ОТРЫВОК:
--------------------------------------------------

Довольно убедительно, не так ли?
Пусть очевидный перехлест: резко развести веру служителей церкви и веру прихожан понадобилось ради внятности, так уж устроено наше двоичное мышление, поблагодарим публициста за решительный акцент на «внутренне-душевном». Оспорим лишь сетование на то, что этой-то драгоценнейшей сердцевины, маловато затронутой литературой, живопись вовсе не коснулась. Касалась, и много раз. Не так, может быть, энергично, как хотелось бы Розанову, хотя немало было мастеров, целенаправленно искавших свет не ритуальной, потаенной внутренней молитвы на лицах соотечественников. Не говоря о Нестерове, Васнецове, это и Павел Чистяков, и Суриков, и, разумеется, Николай Ге, и чрезвычайно свежо разрабатывавший эту тему брат Константина Коровина Сергей Коровин. Коснулся ее и Врубель — с неожиданной, далекой от чего-либо божественного, казалось бы, даже противоположной стороны.

--------------------------------------------------

ИСХОДНЫЕ ДАННЫЕ:

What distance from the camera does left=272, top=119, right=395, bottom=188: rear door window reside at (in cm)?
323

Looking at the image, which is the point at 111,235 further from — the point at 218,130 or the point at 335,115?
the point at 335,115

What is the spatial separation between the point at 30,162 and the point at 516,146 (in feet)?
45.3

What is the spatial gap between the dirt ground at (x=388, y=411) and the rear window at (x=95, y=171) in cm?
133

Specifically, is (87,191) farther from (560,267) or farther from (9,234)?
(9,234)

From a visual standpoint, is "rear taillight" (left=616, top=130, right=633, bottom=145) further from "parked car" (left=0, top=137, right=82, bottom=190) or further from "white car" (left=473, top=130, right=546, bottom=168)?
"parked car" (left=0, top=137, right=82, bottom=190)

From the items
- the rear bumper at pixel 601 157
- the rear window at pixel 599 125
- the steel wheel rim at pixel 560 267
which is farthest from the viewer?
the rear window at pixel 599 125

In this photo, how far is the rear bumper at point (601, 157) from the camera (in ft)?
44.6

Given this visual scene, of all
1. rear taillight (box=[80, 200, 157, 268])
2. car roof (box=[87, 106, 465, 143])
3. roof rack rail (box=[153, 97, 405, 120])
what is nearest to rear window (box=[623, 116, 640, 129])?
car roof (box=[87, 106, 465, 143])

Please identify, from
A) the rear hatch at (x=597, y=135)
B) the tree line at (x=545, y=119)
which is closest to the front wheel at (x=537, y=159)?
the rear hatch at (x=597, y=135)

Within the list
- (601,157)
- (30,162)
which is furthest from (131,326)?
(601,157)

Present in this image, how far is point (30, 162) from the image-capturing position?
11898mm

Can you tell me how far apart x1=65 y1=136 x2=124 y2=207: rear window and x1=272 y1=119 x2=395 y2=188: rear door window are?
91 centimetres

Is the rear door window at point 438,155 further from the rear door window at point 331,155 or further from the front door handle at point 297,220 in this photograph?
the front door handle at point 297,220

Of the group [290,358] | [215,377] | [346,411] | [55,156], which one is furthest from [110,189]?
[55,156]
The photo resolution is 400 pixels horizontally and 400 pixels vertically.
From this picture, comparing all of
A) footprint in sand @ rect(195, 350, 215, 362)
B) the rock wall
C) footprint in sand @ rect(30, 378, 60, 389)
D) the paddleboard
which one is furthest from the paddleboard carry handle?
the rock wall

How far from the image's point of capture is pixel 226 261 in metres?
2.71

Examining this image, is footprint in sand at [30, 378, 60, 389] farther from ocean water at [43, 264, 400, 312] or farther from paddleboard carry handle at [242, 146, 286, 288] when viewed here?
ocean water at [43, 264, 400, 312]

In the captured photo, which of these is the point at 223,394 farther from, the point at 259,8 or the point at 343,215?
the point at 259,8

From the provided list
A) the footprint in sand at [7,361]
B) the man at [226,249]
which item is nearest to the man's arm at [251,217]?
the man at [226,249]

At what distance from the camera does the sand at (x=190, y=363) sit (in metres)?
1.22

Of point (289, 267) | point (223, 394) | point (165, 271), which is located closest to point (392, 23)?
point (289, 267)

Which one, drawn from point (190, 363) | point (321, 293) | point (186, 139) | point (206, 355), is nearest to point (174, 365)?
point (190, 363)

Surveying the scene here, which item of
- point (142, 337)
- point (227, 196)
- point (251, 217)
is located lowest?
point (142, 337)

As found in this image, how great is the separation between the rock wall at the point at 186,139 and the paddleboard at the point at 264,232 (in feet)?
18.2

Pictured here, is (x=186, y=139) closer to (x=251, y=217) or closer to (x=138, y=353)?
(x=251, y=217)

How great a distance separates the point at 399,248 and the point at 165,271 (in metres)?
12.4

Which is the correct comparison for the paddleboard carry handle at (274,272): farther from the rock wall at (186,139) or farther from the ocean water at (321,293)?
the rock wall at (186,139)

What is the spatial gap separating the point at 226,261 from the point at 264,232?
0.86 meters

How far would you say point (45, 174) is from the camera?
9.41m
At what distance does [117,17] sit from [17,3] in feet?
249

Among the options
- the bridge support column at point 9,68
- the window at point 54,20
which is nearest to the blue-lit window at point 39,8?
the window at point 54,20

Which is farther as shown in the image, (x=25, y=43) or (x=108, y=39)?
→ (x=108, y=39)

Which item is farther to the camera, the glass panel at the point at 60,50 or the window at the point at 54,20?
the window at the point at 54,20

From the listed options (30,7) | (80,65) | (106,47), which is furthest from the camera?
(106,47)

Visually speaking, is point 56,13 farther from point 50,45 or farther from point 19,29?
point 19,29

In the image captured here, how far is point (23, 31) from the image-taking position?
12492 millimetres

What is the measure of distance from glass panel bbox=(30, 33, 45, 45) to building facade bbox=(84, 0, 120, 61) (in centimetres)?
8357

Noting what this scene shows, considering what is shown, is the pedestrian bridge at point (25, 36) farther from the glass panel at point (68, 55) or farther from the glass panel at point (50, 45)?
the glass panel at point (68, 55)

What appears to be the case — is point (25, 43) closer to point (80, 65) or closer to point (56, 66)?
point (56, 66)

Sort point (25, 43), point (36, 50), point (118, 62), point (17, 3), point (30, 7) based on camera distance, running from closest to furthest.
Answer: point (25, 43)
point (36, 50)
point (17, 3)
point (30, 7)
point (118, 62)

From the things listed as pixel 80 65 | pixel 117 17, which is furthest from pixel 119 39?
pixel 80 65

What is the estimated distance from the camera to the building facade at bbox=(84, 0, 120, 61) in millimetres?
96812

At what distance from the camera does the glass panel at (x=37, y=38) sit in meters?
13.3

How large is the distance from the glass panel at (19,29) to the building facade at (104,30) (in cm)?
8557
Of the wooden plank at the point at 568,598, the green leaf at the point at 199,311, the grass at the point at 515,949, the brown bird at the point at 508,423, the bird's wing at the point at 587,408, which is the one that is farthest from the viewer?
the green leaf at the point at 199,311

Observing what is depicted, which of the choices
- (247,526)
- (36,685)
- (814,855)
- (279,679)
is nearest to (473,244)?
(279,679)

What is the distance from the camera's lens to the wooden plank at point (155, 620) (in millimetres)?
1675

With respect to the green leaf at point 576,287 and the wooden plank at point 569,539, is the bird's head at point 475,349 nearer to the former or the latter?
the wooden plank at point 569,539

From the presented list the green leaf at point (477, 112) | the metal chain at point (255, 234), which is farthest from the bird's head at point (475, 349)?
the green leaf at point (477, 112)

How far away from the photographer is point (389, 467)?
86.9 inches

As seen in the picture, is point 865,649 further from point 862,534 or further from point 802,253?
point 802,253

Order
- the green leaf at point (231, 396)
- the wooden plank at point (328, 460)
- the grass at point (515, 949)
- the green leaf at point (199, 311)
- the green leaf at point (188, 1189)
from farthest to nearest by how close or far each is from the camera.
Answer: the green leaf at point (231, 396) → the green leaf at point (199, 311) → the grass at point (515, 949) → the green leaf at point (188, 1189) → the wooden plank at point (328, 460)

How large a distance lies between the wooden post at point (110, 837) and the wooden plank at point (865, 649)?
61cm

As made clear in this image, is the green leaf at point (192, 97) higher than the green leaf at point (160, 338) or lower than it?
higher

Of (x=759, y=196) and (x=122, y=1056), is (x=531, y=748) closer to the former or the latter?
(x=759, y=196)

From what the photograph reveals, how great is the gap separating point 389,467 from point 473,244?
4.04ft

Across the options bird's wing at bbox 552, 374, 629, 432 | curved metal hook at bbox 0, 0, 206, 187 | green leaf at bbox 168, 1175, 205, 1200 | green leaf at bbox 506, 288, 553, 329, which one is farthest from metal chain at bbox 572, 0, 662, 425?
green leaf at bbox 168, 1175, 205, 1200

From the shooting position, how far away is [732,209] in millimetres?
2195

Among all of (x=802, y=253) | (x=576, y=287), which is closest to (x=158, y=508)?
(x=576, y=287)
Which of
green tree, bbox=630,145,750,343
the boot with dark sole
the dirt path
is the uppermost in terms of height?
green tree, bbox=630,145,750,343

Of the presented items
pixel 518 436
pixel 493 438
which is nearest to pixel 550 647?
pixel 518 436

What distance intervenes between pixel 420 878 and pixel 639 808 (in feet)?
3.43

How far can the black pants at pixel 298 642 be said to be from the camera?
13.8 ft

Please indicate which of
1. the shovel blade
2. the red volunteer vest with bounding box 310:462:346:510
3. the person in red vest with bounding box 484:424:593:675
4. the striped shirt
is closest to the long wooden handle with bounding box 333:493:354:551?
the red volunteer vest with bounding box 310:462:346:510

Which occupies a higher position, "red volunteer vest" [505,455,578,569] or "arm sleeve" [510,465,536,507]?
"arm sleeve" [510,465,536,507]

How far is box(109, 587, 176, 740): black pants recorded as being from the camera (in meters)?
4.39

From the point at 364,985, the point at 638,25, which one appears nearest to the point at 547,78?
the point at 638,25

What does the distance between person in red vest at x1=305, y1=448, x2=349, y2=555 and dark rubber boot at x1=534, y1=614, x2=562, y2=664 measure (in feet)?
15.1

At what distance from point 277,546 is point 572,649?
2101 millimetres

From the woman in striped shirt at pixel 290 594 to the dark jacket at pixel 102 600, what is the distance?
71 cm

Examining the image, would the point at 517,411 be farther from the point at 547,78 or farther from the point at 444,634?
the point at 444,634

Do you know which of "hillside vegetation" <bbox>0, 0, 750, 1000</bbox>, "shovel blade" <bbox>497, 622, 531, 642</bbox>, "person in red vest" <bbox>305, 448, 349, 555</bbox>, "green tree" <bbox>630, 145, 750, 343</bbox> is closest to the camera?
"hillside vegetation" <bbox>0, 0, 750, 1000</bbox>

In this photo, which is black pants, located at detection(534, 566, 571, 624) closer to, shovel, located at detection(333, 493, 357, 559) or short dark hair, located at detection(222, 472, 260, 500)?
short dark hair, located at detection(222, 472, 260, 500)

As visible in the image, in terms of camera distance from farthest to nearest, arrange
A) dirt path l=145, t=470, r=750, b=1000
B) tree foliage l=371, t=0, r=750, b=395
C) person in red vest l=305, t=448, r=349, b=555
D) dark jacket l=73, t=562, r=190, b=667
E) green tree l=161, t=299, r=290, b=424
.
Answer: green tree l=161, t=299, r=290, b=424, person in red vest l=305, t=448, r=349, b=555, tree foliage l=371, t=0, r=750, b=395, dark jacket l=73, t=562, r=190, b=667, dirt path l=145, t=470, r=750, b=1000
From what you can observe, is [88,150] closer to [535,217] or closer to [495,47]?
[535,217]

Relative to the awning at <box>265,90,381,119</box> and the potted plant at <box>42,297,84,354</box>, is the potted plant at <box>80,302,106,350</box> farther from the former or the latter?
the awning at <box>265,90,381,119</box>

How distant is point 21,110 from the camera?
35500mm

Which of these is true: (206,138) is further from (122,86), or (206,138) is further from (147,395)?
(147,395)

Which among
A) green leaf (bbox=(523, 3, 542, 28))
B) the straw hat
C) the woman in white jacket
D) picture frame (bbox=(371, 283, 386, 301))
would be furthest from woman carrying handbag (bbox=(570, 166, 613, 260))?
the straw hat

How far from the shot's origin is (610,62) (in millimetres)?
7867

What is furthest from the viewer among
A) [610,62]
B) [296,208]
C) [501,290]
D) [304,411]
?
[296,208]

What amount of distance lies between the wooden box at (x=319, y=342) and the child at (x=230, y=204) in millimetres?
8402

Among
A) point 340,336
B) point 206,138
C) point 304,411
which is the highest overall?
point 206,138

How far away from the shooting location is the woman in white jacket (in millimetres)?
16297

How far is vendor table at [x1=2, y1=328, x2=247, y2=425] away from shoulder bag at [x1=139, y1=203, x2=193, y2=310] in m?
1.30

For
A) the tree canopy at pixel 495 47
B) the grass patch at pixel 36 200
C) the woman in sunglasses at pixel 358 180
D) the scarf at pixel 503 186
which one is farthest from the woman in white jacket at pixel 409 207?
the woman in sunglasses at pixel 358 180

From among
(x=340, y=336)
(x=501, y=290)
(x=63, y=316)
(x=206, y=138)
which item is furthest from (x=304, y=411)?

--------------------------------------------------

Перепечатайте целиком отрывок о вере и живописи, приведенный выше, не меняя в нем ни слова и ни одного знака.

Довольно убедительно, не так ли?
Пусть очевидный перехлест: резко развести веру служителей церкви и веру прихожан понадобилось ради внятности, так уж устроено наше двоичное мышление, поблагодарим публициста за решительный акцент на «внутренне-душевном». Оспорим лишь сетование на то, что этой-то драгоценнейшей сердцевины, маловато затронутой литературой, живопись вовсе не коснулась. Касалась, и много раз. Не так, может быть, энергично, как хотелось бы Розанову, хотя немало было мастеров, целенаправленно искавших свет не ритуальной, потаенной внутренней молитвы на лицах соотечественников. Не говоря о Нестерове, Васнецове, это и Павел Чистяков, и Суриков, и, разумеется, Николай Ге, и чрезвычайно свежо разрабатывавший эту тему брат Константина Коровина Сергей Коровин. Коснулся ее и Врубель — с неожиданной, далекой от чего-либо божественного, казалось бы, даже противоположной стороны.